Thursday, April 3, 2008

Xiu Xiu, The Conservatory, Oklahoma City, OK 4/2/08

I wasn’t even sure if I wanted to drive all the way to Oklahoma City last night after I got off work to see Xiu Xiu. The show started at 8:00, there were two openers so it would be late when I got back, and I would be driving upstream from Tulsa to OKC into pouring rain. But I decided I did want to go- got there early, and had a McD’s fish sandwich, and headed to the Conservatory.
I’d never been there before, and I know there are certainly dumpier concert venues that I don’t know of because I don’t go to that many shows, but this was a pretty good dive. It felt like an abandoned building- no ceiling, open air pipes hanging above you like in Super Mario Bros., scant lighting of only a few random bulbs or stage lights, and around my feet I think I could discern 4 different types of flooring in my 2 foot standing radius: broken up tile, scraped up tile, ripped up carpet, and concrete. Not necessarily saying this scores negative points for the venue, but it’s just all I have to look at for an hour because I discovered the show actually starts at 9:00.
There is a small record store right next door to the venue and I rummaged around in there for awhile.
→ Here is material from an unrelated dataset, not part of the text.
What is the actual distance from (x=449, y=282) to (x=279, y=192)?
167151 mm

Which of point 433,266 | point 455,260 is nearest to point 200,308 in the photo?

I ended up buying a Circulatory System CD because I think I heard Garz say that band was good some years ago! Anyways, Xiu Xiu came in the store and was looking around at stuff before the show too. I’ll just cut to the chase and say they came on stage around 11:00 and I don’t feel worthy of reviewing their music. I know Jamie Stewart has had more heart-wrenching experiences in life that I can only dream about and this emotion comes through in their music; someone I would say fits the definition of artist to the fuller definitions of the word. The tunes to my amateur ear seem to swell between Stewart’s fragile vocals and violent onslaughts of instrumental noise. Much of their music can be unsettling at times, like a brick thrown at you. At the beginning of the show they turned the house lights off and just had the colored stage lights, but Stewart quickly told the manager it was better with them on. So they played in the light and they could see us as much as we could see them, as starkly open and honest as the music itself.
I was worried maybe the OKC crowd was lackluster for Xiu Xiu- there was genuine applause after songs, but what do you do in the interim before the next one? Cheer and holler to request the next brick? The venue almost got eerily silent in these intermissions. The stage was a festival of instruments, stuff that I don’t even know the names of. Stewart had a combination of like 5-6 cymbals and gongs in front of him, and a little snare or two. McElroy played keyboards, flutes, percussion, something that looked like an accordion. I won’t even try to chop up their material by throwing out abstract adjectives or comparisons, I wouldn’t do it justice. If you’ve heard the band I hope you know what I can’t fairly describe and if you don’t I do recommend their music. It is experimental but for me it consistently seems to have a purpose, not just weird for the sake of it. Is Xiu Xiu my new favorite band? Probably not, not if you mean exactly how many times I actually spin their records. Something like the Black Lips is obviously just an easier listen. But they are possibly one of my more admired or respected bands as musical artists. The performance hits hard and I am sure I don’t entirely get it, but I certainly appreciate it. I told Stewart thanks for the show as he was packing up his equipment, shook hands with him, and headed home, and I am really glad I went.